Erik Aalbæk Jensen (19 August 1923 – 30 September 1997) was a Danish writer and Lutheran minister who was awarded both the Danish Critics Prize for Literature and the Søren Gyldendal Prize for his works, most notably Perleporten.

== Life ==
The son of a teacher, Jensen grew up in the rural area Thy and neighbouring Vendsyssel in North Jutland and, after a visit to the Aalborg Cathedral, began a study of Evangelic theology. During World War II, he began to be involved with the Danish resistance movement of the Nazi German occupation of Denmark and was, after his arrest, sent to a concentration camp. After the end of the war, he continued his studies and, according to his ordination, became a pastor of the Danish People's Church in Osted.

He first made literary his debut in 1948 by posting contributions to the magazine Heretica before publishing his first novel, Dommen (The Judgment), in 1949, which was followed by Dæmningen (The Dam) in 1952. Both novels were characterized by the moral problems of the debate about values. In a later period, he wrote narrative novels about the German occupation period, such as Drømmen om det glemte (Dream of the Forgotten, 1954), Gertrud (1956), and I heltespor (In Heroes' Trail, 1960). In 1957, he became a journalist at DR, where he was a TV director from 1959 to 1964.

One of his main works was the 1964 novel Perleporten on the social and ideological opposites in the north fjord in the 1930s, which was well received by critics.

After this great success, which at the same time meant his breakthrough as a writer, he wrote Sagen (The Case) (1971), a continuation of Perleporten (The Pearly Gate), in which the persons from the previous novel were involved in land development trade during the boom period of the 1960s. A further sequel, Kridtstregen (The Line of Chalk, 1976), dealt with the story of two brothers and their German-side volunteership on the Eastern Front during World War II and as a deserter between 1941 and 1945. For Kridtstregen, which was adapted to film in 1983 under the title Forræderne (The Traitors) by Ole Roose, he was awarded the Søren Gyldendal Prize in 1977.

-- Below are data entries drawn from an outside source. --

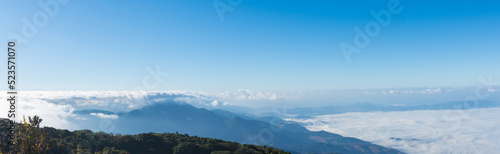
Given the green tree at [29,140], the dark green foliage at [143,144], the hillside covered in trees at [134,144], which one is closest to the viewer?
the green tree at [29,140]

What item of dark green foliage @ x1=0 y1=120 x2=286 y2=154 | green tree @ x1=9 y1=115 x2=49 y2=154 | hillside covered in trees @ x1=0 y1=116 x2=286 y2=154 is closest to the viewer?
green tree @ x1=9 y1=115 x2=49 y2=154

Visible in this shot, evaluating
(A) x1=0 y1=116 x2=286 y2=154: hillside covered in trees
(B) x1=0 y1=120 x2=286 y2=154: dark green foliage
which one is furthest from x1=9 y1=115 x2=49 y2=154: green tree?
(B) x1=0 y1=120 x2=286 y2=154: dark green foliage

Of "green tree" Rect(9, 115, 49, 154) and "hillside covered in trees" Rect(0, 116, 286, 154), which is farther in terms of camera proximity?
"hillside covered in trees" Rect(0, 116, 286, 154)

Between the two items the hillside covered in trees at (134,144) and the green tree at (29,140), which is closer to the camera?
the green tree at (29,140)

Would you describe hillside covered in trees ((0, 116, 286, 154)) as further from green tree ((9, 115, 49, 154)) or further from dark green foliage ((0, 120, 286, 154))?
green tree ((9, 115, 49, 154))

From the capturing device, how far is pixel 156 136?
4731cm

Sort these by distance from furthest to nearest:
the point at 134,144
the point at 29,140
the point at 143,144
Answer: the point at 143,144
the point at 134,144
the point at 29,140

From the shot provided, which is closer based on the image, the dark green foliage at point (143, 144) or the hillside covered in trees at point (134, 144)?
the hillside covered in trees at point (134, 144)

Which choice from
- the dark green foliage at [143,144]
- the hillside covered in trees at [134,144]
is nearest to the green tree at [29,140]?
the hillside covered in trees at [134,144]

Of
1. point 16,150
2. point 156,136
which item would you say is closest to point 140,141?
point 156,136

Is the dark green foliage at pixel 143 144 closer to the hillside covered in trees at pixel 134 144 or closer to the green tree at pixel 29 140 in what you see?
the hillside covered in trees at pixel 134 144

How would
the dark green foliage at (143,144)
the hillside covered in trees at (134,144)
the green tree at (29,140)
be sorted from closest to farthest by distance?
the green tree at (29,140)
the hillside covered in trees at (134,144)
the dark green foliage at (143,144)

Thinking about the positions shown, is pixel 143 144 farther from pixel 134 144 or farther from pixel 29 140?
pixel 29 140

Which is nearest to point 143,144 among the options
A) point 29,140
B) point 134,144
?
point 134,144
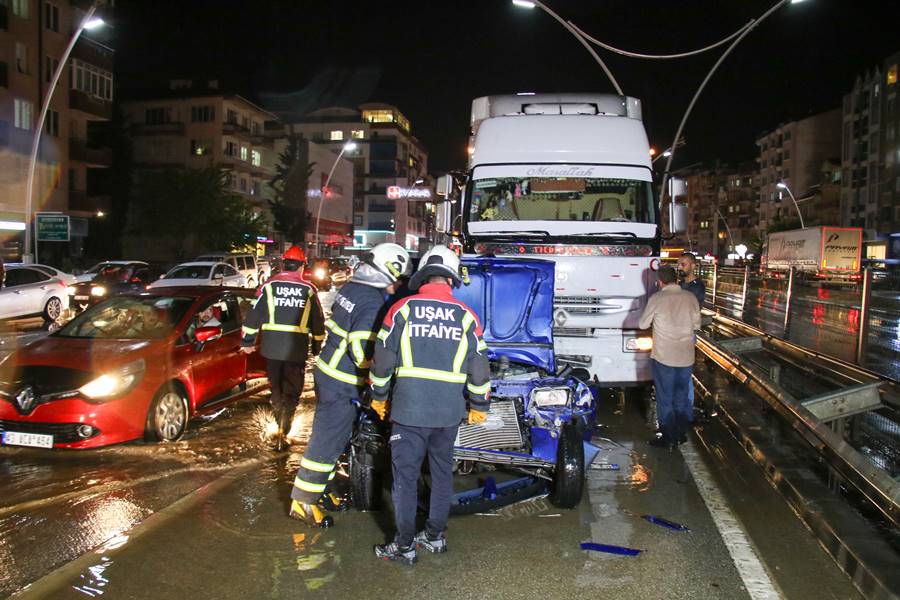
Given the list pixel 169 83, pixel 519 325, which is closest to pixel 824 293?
pixel 519 325

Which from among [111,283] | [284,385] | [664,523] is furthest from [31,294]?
[664,523]

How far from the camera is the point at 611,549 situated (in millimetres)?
4832

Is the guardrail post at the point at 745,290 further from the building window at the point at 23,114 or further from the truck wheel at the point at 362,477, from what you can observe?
the building window at the point at 23,114

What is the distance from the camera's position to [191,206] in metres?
47.4

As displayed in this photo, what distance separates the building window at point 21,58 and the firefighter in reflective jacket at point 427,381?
40138 mm

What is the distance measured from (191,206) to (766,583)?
155 ft

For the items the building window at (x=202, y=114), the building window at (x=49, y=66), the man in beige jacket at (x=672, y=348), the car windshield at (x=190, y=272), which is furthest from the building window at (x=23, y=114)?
the man in beige jacket at (x=672, y=348)

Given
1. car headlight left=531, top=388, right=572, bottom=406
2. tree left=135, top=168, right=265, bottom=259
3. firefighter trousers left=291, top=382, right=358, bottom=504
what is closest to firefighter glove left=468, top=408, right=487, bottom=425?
firefighter trousers left=291, top=382, right=358, bottom=504

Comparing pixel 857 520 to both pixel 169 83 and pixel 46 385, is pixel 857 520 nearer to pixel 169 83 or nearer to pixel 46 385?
pixel 46 385

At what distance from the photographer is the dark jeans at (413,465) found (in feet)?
14.6

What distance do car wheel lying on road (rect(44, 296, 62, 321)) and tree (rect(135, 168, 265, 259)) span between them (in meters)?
28.3

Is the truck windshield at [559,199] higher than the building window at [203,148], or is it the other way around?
the building window at [203,148]

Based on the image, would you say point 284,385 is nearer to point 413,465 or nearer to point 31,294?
point 413,465

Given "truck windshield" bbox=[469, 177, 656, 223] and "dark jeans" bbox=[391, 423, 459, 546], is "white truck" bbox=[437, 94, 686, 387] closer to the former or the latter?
"truck windshield" bbox=[469, 177, 656, 223]
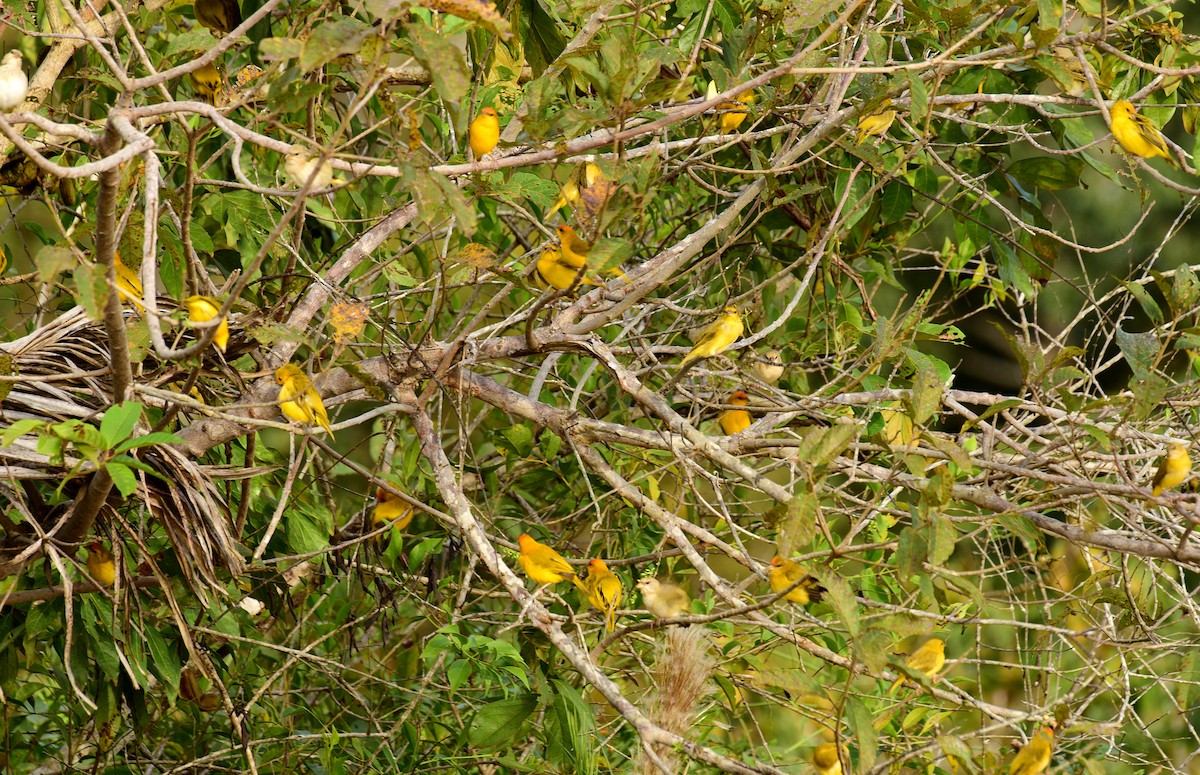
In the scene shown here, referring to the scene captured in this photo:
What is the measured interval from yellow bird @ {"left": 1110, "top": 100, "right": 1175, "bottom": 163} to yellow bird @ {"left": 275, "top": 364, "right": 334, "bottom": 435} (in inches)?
47.6

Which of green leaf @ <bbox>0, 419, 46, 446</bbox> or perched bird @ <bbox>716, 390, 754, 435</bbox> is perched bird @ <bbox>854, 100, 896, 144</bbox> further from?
green leaf @ <bbox>0, 419, 46, 446</bbox>

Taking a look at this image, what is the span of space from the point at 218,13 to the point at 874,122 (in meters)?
1.07

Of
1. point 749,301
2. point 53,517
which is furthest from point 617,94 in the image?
point 53,517

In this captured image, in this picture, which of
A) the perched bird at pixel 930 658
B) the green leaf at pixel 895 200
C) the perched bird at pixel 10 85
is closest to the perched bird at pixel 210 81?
the perched bird at pixel 10 85

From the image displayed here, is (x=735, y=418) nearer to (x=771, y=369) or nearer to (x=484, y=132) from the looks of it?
(x=771, y=369)

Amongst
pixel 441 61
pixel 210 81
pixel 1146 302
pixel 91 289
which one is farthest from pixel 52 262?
pixel 1146 302

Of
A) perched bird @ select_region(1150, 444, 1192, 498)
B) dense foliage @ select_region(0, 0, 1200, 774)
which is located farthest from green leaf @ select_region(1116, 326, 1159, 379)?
perched bird @ select_region(1150, 444, 1192, 498)

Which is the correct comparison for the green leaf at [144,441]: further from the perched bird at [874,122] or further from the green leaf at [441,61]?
the perched bird at [874,122]

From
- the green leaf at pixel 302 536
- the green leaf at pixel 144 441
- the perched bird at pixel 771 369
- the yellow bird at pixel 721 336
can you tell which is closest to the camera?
the green leaf at pixel 144 441

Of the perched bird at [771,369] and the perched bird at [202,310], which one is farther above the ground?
the perched bird at [202,310]

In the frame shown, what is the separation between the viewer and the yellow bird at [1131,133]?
1.62 m

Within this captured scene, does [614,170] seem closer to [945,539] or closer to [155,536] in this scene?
[945,539]

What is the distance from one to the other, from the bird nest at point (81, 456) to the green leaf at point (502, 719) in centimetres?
52

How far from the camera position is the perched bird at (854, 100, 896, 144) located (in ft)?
5.77
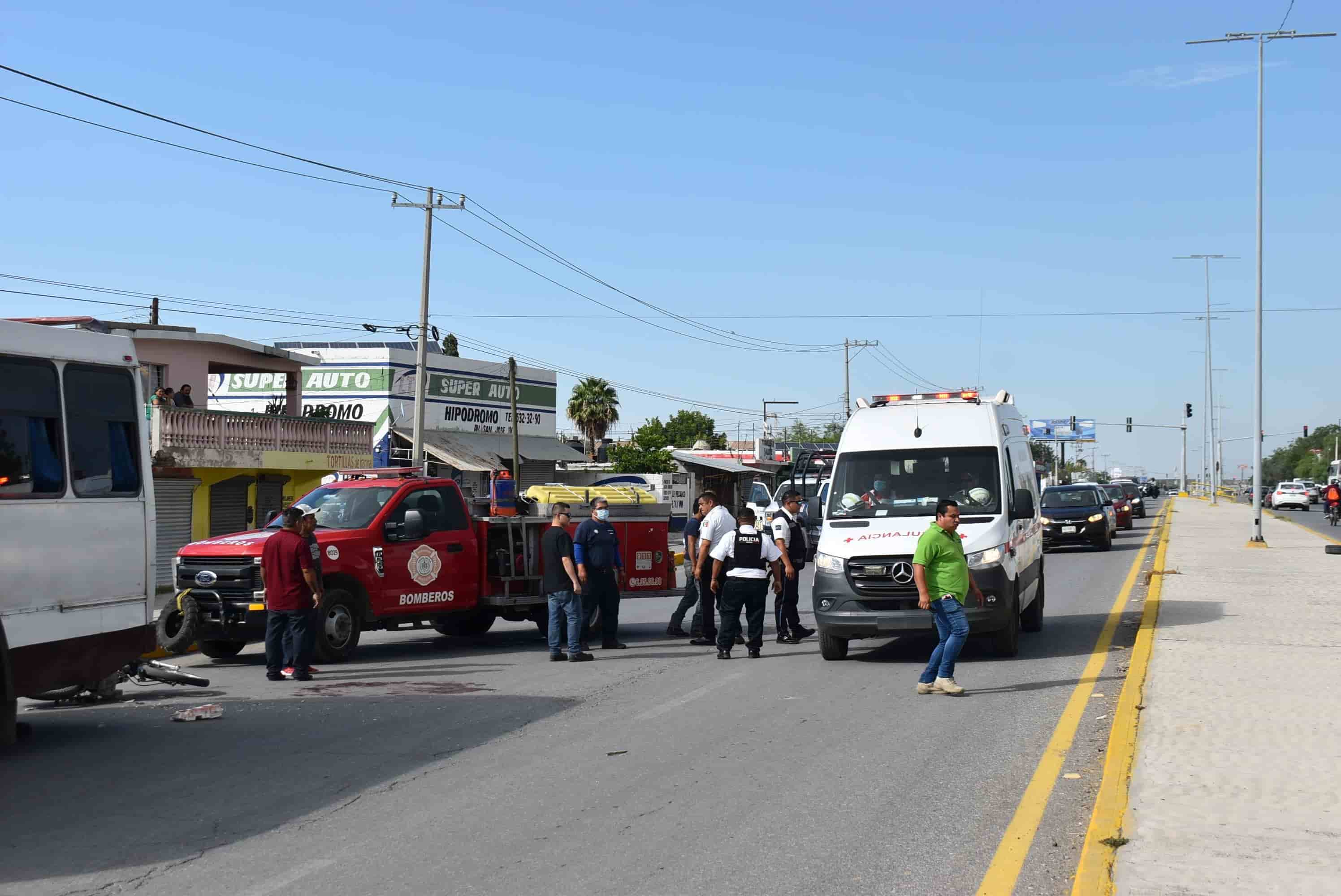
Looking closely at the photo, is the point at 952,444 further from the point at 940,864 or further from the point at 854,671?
the point at 940,864

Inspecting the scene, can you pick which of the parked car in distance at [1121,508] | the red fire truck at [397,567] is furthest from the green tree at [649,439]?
the red fire truck at [397,567]

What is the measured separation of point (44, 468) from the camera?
9078 mm

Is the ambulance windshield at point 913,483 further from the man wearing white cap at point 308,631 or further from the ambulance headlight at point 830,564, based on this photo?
the man wearing white cap at point 308,631

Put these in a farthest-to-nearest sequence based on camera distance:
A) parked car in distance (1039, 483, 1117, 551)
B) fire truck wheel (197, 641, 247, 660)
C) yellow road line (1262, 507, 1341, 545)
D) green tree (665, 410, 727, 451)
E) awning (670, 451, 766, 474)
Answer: green tree (665, 410, 727, 451), awning (670, 451, 766, 474), yellow road line (1262, 507, 1341, 545), parked car in distance (1039, 483, 1117, 551), fire truck wheel (197, 641, 247, 660)

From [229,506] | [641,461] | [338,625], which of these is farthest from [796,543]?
[641,461]

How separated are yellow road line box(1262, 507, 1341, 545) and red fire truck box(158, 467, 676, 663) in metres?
19.0

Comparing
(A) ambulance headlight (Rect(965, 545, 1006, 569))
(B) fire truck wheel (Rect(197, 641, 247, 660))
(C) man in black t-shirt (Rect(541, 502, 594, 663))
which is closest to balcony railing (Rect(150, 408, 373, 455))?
(B) fire truck wheel (Rect(197, 641, 247, 660))

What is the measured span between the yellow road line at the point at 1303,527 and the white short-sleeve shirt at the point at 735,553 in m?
18.0

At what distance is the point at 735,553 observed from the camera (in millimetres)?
14133

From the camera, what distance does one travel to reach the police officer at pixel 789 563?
52.2 feet

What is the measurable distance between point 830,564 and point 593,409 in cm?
5752

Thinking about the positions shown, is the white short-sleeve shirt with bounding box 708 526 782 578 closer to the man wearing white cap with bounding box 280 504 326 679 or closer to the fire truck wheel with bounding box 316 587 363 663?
the fire truck wheel with bounding box 316 587 363 663

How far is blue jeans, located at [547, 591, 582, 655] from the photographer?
14.3 m

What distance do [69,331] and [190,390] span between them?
2451 cm
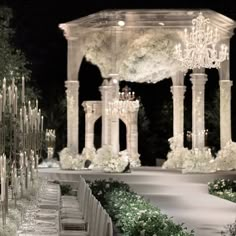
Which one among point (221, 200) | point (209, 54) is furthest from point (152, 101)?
point (221, 200)

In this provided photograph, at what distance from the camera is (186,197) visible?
19188 mm

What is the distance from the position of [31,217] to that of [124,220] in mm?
1843

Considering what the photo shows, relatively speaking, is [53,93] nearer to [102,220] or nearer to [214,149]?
[214,149]

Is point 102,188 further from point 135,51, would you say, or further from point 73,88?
point 135,51

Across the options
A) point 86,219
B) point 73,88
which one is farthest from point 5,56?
point 73,88

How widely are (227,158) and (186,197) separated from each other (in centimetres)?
795

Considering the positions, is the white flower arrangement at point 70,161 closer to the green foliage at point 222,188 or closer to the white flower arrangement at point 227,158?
the white flower arrangement at point 227,158

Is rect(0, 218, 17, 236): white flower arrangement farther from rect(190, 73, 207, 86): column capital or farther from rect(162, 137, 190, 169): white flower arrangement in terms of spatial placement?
rect(162, 137, 190, 169): white flower arrangement

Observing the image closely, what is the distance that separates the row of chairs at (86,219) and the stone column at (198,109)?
1007 centimetres

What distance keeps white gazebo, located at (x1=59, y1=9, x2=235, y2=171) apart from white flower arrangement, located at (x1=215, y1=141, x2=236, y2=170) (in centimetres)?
87

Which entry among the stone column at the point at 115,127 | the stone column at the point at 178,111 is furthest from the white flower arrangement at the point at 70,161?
the stone column at the point at 178,111

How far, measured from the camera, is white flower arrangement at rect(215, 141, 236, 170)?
26.8 metres

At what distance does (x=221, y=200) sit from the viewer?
706 inches

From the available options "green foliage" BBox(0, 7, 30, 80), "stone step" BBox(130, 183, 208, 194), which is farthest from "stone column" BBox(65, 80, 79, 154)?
"green foliage" BBox(0, 7, 30, 80)
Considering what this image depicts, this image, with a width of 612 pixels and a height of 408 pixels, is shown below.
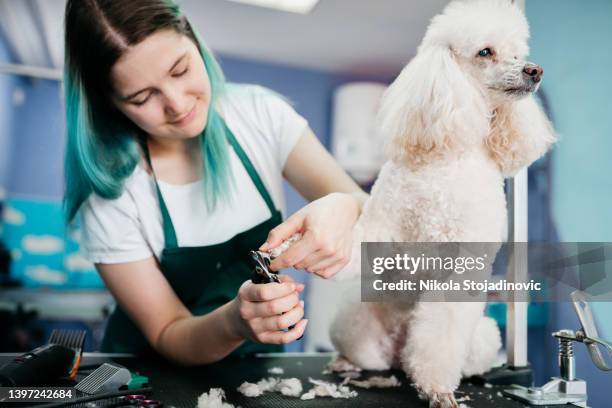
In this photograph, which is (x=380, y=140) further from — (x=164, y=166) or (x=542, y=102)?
(x=164, y=166)

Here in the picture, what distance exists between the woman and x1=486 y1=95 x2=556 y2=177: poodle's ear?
24 centimetres

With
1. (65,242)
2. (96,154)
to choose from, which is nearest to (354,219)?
(96,154)

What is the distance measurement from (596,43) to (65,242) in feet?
8.66

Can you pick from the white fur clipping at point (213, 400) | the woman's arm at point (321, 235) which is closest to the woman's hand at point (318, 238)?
the woman's arm at point (321, 235)

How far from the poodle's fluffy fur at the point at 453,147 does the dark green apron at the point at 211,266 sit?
396mm

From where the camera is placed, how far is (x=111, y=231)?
0.97 meters

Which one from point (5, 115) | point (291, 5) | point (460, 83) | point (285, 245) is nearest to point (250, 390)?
point (285, 245)

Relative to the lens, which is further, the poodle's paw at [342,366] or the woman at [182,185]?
the poodle's paw at [342,366]

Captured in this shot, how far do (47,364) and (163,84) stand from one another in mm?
512

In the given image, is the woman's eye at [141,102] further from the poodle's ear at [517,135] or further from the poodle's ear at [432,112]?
the poodle's ear at [517,135]

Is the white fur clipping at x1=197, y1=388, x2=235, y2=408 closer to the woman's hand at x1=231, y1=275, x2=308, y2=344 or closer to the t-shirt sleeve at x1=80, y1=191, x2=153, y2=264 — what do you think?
the woman's hand at x1=231, y1=275, x2=308, y2=344

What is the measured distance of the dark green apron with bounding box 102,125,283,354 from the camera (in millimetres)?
1042

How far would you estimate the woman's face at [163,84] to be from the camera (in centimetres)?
85

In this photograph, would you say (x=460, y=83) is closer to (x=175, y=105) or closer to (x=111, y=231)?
(x=175, y=105)
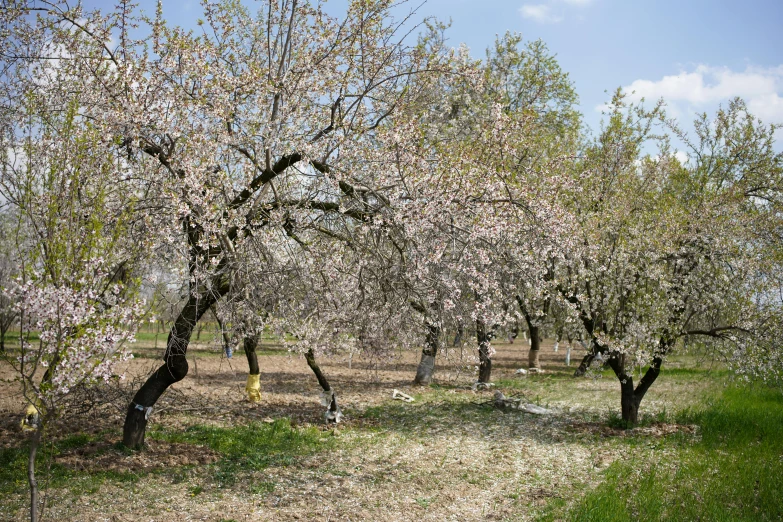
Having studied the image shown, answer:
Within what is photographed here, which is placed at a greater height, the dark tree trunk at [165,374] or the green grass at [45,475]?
the dark tree trunk at [165,374]

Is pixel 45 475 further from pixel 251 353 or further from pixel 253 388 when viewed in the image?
pixel 253 388

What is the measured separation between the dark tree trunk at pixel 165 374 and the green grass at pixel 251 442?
2.93ft

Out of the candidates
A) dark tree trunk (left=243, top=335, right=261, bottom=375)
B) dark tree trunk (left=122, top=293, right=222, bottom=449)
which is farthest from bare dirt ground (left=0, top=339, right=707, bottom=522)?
dark tree trunk (left=243, top=335, right=261, bottom=375)

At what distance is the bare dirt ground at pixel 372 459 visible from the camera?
6871 mm

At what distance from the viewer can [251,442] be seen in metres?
10.0

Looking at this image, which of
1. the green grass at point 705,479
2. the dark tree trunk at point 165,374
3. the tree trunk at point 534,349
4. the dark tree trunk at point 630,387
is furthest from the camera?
the tree trunk at point 534,349

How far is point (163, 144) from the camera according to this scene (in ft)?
27.3

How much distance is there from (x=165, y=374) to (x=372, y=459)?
3536 mm

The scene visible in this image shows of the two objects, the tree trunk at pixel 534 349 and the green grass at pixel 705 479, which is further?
the tree trunk at pixel 534 349

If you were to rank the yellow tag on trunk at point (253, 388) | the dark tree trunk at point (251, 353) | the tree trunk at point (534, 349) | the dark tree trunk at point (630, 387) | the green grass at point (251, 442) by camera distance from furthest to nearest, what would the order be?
1. the tree trunk at point (534, 349)
2. the yellow tag on trunk at point (253, 388)
3. the dark tree trunk at point (251, 353)
4. the dark tree trunk at point (630, 387)
5. the green grass at point (251, 442)

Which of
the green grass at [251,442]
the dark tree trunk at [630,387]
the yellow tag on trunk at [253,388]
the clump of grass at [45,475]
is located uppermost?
the dark tree trunk at [630,387]

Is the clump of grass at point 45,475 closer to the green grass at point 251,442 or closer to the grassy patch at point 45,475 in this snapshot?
the grassy patch at point 45,475

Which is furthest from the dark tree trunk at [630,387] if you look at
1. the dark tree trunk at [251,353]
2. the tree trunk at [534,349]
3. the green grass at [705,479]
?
the tree trunk at [534,349]

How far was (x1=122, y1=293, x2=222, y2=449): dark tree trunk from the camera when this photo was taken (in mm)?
8703
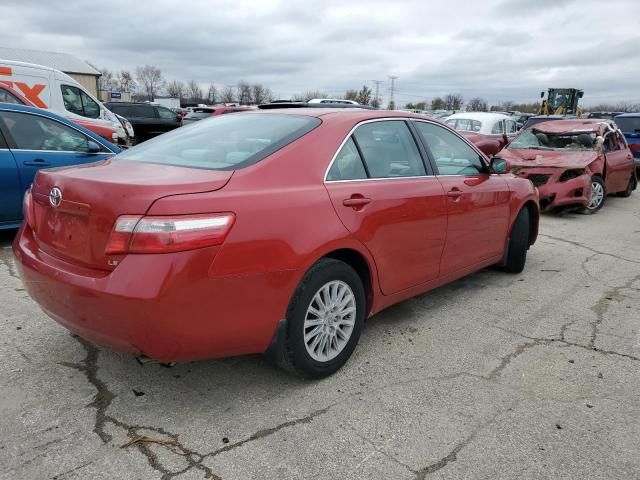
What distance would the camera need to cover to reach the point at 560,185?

Another focus of the work of Jensen was into Danish lifestyles and attitudes, especially in the remote regions of Denmark. The resulting eight-volume topographic-ethnological work entitled Livet på øerne (Life on the Islands, 1981–1987) was based on a study of all the inhabited islands of Denmark.

After this extensive work, he turned back to fiction and wrote a double novel about the private and moral power struggle of a journalist in Frederikshavn from 1943 to 1957 with Herrens mark (Field of the Lord, also meaning 'helpless', 1990) and Magtens folk (The people of power, 1991). His last novel, Særlige vilkår (Special Conditions, 1994), and the posthumously released Enkebal (Widow's Ball, i.e. Single-Women's Party), dealt especially with the development of the new, stronger role of the women's roles in Denmark between the 1950s and 1970s.

He died before completing his literary project to portray modern Denmark in his childhood region, Vendsyssel. His books combined sociological and psychological curiosity with the precision for details, analytical insight and social overview of a fifty-year social and mental history. In addition to the milieu, he also described landscapes, companies and people of all age groups and thereby continued the traditions of authors of similar fields, such as Henrik Pontoppidan, Martin A. Hansen, Hans Kirk and Hans Scherfig. Through his sense of a comprehensive epic composition and his empathy, he reached a broad reader audience.

Jensen is the father of the prolific and controversial film producer Peter Aalbæk Jensen.